Re: [PATCH for-6.18/block 04/10] blk-mq: convert to serialize updating nr_requests with update_nr_hwq_lock

Nilay Shroff <nilay@xxxxxxxxxxxxx> · Tue, 9 Sep 2025 12:22:49 +0530



On 9/9/25 12:08 PM, Yu Kuai wrote:
> Hi,
> 
> 在 2025/09/09 14:29, Nilay Shroff 写道:
>>
>>
>> On 9/8/25 11:45 AM, Yu Kuai wrote:
>>> From: Yu Kuai <yukuai3@xxxxxxxxxx>
>>>
>>> request_queue->nr_requests can be changed by:
>>>
>>> a) switching elevator by update nr_hw_queues
>>> b) switching elevator by elevator sysfs attribute
>>> c) configue queue sysfs attribute nr_requests
>>>
>>> Current lock order is:
>>>
>>> 1) update_nr_hwq_lock, case a,b
>>> 2) freeze_queue
>>> 3) elevator_lock, cas a,b,c
>>>
>>> And update nr_requests is seriablized by elevator_lock() already,
>>> however, in the case c), we'll have to allocate new sched_tags if
>>> nr_requests grow, and do this with elevator_lock held and queue
>>> freezed has the risk of deadlock.
>>>
>>> Hence use update_nr_hwq_lock instead, make it possible to allocate
>>> memory if tags grow, meanwhile also prevent nr_requests to be changed
>>> concurrently.
>>>
>>> Signed-off-by: Yu Kuai <yukuai3@xxxxxxxxxx>
>>> ---
>>>   block/blk-sysfs.c | 12 +++++++++---
>>>   1 file changed, 9 insertions(+), 3 deletions(-)
>>>
>>> diff --git a/block/blk-sysfs.c b/block/blk-sysfs.c
>>> index f99519f7a820..7ea15bf68b4b 100644
>>> --- a/block/blk-sysfs.c
>>> +++ b/block/blk-sysfs.c
>>> @@ -68,13 +68,14 @@ queue_requests_store(struct gendisk *disk, const char *page, size_t count)
>>>       int ret, err;
>>>       unsigned int memflags;
>>>       struct request_queue *q = disk->queue;
>>> +    struct blk_mq_tag_set *set = q->tag_set;
>>>         ret = queue_var_store(&nr, page, count);
>>>       if (ret < 0)
>>>           return ret;
>>>   -    memflags = blk_mq_freeze_queue(q);
>>> -    mutex_lock(&q->elevator_lock);
>>> +    /* serialize updating nr_requests with switching elevator */
>>> +    down_write(&set->update_nr_hwq_lock);
>>>   
>> For serializing update of nr_requests with switching elevator,
>> we should use disable_elv_switch().
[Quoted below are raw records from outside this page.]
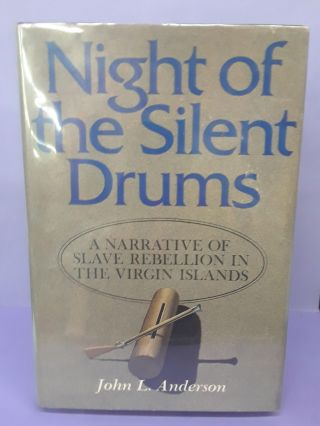 Night of Silent Drums: A Narrative of Slave Rebellion on the Virgin Islands. John Anderson
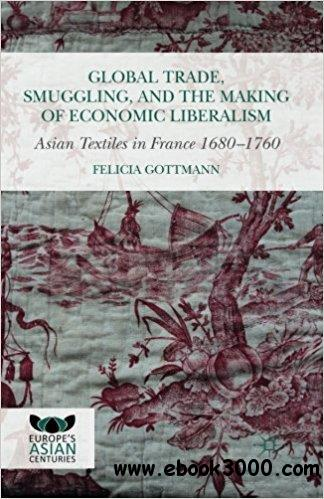 Global Trade, Smuggling, and the Making of Economic Liberalism: Asian Textiles in France 1680-1760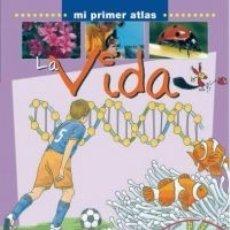 Libros antiguos: LA VIDA - MI PRIMER ATLAS PARRAMON TAPA DURA. Lote 183305586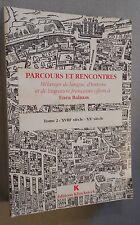 PARCOURS ET RENCONTRES ENEA BALMAS Tome 2 XVIIIe siècle - XXe siècle Klincksieck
So with this change we
>> don't need to acquire ->update_nr_hwq_lock in writer context
>> while running blk_mq_update_nr_requests but instead it can run
>> acquiring ->update_nr_hwq_lock in the reader context.
>>
>> So the code flow should be,
>>
>> disable_elv_switch  => this would set QUEUE_FLAG_NO_ELV_SWITCH
>> ...
>> down_read ->update_nr_hwq_lock
>> acquire ->freeze_lock
>> acquire ->elevator_lock;
>> ...
>> ...
>> release ->elevator_lock;
>> release ->freeze_lock
>>
>> clear QUEUE_FLAG_NO_ELV_SWITCH
>> up_read ->update_nr_hwq_lock
>>
> 
> Yes, this make sense, however, there is also an implied condition that
> we should serialize queue_requests_store() with itself, what if a
> concurrent caller succeed the disable_elv_switch() before the
> down_read() in this way?
> 
> t1:
> disable_elv_switch
>         t2:
>         disable_elv_switch
> 
> down_read    down_read
> 
I believe this is already protected with the kernfs internal
mutex locks. So you shouldn't be able to run two sysfs store 
operations concurrently on the same attribute file.

Thanks,
--Nilay